Start of Excerpted data

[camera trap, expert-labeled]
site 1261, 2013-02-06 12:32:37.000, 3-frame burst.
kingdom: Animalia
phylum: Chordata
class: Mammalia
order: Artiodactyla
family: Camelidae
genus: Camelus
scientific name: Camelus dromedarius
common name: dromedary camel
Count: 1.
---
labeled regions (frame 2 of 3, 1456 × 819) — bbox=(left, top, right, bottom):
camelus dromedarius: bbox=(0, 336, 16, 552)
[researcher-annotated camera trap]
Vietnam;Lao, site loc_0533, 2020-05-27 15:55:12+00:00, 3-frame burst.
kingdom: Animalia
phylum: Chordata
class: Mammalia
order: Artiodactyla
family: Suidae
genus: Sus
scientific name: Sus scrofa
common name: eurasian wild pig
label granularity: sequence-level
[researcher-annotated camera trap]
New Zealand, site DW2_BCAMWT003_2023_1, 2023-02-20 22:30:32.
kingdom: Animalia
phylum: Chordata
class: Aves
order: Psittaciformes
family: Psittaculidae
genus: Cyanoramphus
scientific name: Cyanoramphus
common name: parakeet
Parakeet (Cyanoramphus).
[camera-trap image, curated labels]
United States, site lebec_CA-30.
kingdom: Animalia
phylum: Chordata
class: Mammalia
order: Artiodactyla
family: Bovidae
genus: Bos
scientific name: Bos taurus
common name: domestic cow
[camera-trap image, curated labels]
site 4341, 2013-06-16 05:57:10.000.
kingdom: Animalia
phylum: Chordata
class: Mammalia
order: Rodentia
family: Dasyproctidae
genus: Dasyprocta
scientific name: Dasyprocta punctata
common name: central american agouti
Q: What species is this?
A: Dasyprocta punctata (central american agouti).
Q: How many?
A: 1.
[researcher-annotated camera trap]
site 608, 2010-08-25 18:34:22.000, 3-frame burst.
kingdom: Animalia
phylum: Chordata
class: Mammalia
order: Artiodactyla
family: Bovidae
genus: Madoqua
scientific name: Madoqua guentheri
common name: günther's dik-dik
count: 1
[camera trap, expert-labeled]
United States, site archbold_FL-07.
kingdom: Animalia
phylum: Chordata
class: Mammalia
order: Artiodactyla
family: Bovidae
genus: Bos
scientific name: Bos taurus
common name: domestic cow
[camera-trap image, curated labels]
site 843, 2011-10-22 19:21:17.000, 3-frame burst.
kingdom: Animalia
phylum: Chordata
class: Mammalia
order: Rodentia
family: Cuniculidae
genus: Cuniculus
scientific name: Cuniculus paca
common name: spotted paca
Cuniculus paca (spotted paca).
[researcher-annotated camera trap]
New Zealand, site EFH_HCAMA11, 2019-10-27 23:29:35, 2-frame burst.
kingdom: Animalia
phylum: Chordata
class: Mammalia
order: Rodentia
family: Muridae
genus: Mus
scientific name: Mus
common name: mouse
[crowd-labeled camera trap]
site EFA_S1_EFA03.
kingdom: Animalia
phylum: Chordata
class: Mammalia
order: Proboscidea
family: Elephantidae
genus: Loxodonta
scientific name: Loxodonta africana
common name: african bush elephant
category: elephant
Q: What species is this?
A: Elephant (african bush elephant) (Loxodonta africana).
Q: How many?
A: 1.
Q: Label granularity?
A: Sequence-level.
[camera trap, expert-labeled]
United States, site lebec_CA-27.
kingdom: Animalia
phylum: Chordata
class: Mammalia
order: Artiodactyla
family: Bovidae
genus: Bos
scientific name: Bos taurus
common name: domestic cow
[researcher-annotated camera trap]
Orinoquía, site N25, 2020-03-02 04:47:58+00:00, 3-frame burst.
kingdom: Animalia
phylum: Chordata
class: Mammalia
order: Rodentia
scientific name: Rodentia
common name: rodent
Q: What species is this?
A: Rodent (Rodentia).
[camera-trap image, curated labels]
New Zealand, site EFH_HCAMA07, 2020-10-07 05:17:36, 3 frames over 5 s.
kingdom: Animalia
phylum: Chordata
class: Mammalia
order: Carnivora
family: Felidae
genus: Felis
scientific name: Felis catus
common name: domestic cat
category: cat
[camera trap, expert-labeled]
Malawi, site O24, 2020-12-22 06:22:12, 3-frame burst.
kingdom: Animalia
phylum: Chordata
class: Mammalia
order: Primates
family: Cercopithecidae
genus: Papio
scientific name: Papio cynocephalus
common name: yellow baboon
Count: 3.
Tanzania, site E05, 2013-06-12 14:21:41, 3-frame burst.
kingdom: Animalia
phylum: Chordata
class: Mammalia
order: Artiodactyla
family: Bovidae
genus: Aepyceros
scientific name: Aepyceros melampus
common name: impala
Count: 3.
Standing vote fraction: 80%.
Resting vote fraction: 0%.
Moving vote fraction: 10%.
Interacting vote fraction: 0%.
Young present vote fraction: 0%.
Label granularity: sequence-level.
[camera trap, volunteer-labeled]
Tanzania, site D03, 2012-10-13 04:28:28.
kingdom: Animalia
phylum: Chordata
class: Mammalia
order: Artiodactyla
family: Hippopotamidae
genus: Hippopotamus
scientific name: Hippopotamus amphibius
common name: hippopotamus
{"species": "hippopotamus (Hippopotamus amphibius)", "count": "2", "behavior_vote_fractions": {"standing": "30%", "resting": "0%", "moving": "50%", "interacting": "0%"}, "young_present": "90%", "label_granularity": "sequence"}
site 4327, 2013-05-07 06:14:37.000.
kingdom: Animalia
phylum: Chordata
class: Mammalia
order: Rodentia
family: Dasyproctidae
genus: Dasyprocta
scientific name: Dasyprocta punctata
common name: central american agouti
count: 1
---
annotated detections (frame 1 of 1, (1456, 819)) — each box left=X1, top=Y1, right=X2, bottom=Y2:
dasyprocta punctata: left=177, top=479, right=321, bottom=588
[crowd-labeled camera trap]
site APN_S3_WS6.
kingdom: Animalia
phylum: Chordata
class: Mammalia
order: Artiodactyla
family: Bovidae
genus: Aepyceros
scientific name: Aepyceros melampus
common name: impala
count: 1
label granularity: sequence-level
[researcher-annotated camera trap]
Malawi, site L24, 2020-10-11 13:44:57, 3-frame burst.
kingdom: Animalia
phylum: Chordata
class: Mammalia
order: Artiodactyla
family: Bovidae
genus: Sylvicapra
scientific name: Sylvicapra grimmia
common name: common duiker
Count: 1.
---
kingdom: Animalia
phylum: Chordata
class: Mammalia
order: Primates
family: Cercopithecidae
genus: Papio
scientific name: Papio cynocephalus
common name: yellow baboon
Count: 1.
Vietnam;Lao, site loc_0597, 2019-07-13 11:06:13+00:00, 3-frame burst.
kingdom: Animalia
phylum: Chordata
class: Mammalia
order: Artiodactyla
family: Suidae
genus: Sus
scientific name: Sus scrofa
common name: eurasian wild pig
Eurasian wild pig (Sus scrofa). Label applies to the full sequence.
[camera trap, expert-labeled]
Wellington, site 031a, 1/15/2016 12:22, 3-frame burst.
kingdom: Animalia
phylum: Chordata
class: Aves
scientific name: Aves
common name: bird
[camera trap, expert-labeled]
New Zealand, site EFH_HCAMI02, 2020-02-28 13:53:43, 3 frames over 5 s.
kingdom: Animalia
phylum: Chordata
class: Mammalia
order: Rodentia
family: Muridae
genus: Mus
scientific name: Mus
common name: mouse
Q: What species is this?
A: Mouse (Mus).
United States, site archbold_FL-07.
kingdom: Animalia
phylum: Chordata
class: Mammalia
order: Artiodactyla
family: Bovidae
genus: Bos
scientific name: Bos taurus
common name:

End of Excerpted data

**What you have to do**
Scan the records above for the string "States", then select every line that holds it.

**Answer section**
United States, site lebec_CA-30.
United States, site archbold_FL-07.
United States, site lebec_CA-27.
United States, site archbold_FL-07.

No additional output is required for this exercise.